Hosted by The Lorentz Center and Leiden Observatory (University of Leiden), the workshop will provide scientists with the opportunity to learn about the current status and scientific prospects of Gaia. They will also have the opportunity to participate in discussions aimed at consolidating the scientific and technical report to be prepared for the ESA advisory groups.

Gaia (Global Astrometric Interferometer for Astrophysics) is an advanced astrometric mission proposed, in 1995, as a Cornerstone Mission within the ESA Horizon 2000+ science plan, which aims:

  • to measure distances and velocities of more than a billion stars in our Galaxy
  • to provide:
    • highly accurate astrometric data: positions, distances and proper motions (10 microarcsecond at 15 mag);
    • multiplicity and orbital motions;
    • multi-colour photometry at hundreds of separate epochs;
    • radial velocities (a few km/sec at 17 mag).

Gaia’s unique observational strengths are:

  • its unprecedented accuracy (2-3 orders of magnitudes more accurate than Hipparcos, and five orders of magnitude more accurate than ground observations);
  • its extremely large sample observational capabilities (with one billion stars, the catalogue will be 10,000 times larger than Hipparcos; and it will observe 1 per cent of the total number of stars in our Galaxy);
  • its very faint limiting magnitude (at 20 mag, more than 5 orders of magnitude fainter than the completeness limit of Hipparcos);
  • its on-board source detection and measurement capabilities complete to the detection limit of about 20 mag. This will ensure complete and unbiased samples at the faintest magnitudes, and will mean that variables, burst sources, lensing events, etc will be measured as they occur.

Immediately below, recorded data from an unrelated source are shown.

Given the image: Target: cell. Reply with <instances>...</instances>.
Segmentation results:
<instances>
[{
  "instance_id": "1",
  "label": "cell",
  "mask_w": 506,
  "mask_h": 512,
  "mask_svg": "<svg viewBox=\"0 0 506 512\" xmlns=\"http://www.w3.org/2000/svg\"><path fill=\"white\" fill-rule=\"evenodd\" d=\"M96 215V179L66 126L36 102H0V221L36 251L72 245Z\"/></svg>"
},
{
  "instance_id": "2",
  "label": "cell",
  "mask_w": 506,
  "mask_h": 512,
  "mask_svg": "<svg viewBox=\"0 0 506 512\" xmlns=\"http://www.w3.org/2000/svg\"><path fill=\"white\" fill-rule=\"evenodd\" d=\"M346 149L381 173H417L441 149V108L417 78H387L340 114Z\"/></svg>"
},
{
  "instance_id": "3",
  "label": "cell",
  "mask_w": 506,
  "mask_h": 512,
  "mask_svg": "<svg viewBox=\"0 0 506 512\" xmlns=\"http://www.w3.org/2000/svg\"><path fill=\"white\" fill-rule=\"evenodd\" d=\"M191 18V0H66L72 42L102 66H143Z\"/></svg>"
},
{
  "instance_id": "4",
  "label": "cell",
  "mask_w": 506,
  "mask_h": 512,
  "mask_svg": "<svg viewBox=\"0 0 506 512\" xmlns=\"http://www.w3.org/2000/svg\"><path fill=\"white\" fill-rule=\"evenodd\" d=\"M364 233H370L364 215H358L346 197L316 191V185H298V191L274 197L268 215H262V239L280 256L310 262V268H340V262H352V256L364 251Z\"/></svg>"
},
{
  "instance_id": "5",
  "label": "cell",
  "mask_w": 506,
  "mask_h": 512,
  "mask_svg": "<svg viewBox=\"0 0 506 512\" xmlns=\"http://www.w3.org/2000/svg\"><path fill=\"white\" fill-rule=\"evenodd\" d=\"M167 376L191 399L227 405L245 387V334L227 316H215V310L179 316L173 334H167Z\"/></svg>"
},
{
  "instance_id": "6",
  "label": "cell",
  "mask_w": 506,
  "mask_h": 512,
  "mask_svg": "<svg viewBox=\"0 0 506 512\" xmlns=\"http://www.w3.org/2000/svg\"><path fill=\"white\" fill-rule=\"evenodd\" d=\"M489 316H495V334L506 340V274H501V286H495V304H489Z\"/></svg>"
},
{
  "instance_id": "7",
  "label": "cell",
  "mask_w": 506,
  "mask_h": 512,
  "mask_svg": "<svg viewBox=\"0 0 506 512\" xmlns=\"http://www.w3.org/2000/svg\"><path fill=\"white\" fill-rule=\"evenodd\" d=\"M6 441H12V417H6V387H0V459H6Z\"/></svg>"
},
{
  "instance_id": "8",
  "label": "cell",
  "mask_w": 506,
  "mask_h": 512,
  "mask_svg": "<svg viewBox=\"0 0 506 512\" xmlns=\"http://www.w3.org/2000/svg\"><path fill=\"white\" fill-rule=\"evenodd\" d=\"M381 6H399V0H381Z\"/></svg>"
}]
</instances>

As a result Gaia will uniquely address astrophysical issues such as:

  • the formation and evolution of our Galaxy;
  • dynamics of the Local Group Galaxies;
  • the occurrence and statistics of planetary systems (some 200,000 stars within 200 parsec will be rigorously scrutinised for the presence of Jupiter mass planetary companions);
  • wide angle space metric analyses;
  • the luminosity and dynamics of rare astrophysical objects.